:: TEXT SEGMENT ::

Okay so a couple of questions. Firstly I realise that in order to study the dynamics of one particle (classically), we define the Lagrangian and Hamiltonian to be the maps from the tangent and cotangent bundle of its configuration space to some subset of the real numbers, correct?

$$ \mathscr{L} : TM \longrightarrow \mathbb{R} \ , \ H: T^{*}M \longrightarrow \mathbb{R} $$

So how is this generalised to relativistic mechanics. Is the configuration space of one particle now just spacetime? Or is it something more complicated.

Also I realise that we require the Lagrangian and the Hamiltonian to be Lorentz invariant. Well that should be easy enough for the Lagrangian because the Minkowski metric is a metric on the tangent bundle so I suppose it's easy to check that a function on the tangent bundle is invariant but how exactly is this done for the Hamiltonian directly? Does the cotangent bundle inherit a metric as well?

:::
:: RECORD EXTRACTS ::

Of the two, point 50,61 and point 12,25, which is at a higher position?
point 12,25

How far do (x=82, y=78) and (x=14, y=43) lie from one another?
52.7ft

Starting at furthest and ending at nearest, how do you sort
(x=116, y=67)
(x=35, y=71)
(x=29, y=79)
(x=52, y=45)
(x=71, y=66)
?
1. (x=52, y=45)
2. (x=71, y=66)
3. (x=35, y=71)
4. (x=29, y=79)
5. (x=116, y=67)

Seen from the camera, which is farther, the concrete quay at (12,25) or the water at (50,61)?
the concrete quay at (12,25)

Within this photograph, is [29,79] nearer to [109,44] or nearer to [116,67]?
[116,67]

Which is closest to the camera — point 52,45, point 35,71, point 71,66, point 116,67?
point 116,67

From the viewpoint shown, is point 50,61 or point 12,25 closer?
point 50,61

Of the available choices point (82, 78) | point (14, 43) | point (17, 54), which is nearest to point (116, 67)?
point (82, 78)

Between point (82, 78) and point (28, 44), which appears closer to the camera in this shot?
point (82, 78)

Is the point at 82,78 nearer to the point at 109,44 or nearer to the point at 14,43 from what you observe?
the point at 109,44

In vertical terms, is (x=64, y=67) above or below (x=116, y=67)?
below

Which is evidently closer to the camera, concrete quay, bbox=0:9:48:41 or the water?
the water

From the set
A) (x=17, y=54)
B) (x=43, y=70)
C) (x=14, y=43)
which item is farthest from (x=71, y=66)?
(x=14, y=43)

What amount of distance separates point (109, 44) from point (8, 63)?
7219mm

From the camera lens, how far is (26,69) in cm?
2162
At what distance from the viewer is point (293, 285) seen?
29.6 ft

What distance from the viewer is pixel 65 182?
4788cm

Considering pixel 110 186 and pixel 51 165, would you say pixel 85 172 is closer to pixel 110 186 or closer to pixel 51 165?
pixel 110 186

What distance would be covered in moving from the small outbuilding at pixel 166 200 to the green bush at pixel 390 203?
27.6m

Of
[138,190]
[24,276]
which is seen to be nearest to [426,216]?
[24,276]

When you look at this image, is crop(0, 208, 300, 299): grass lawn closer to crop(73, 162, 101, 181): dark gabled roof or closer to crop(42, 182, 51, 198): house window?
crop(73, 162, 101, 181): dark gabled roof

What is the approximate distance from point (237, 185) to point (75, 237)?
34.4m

:::

— WHAT THE TASK ASKS —
In the post on relativistic mechanics, can you condense the paragraph beginning "Also I realise that we require" into a shorter version that keeps its main points?

— ANSWER TO THE TASK —
Both the Lagrangian and the Hamiltonian must be Lorentz invariant. For the Lagrangian this seems easy to check, since the Minkowski metric is a metric on the tangent bundle and a function there can be tested for invariance. But how is this checked directly for the Hamiltonian? Does the cotangent bundle also inherit a metric?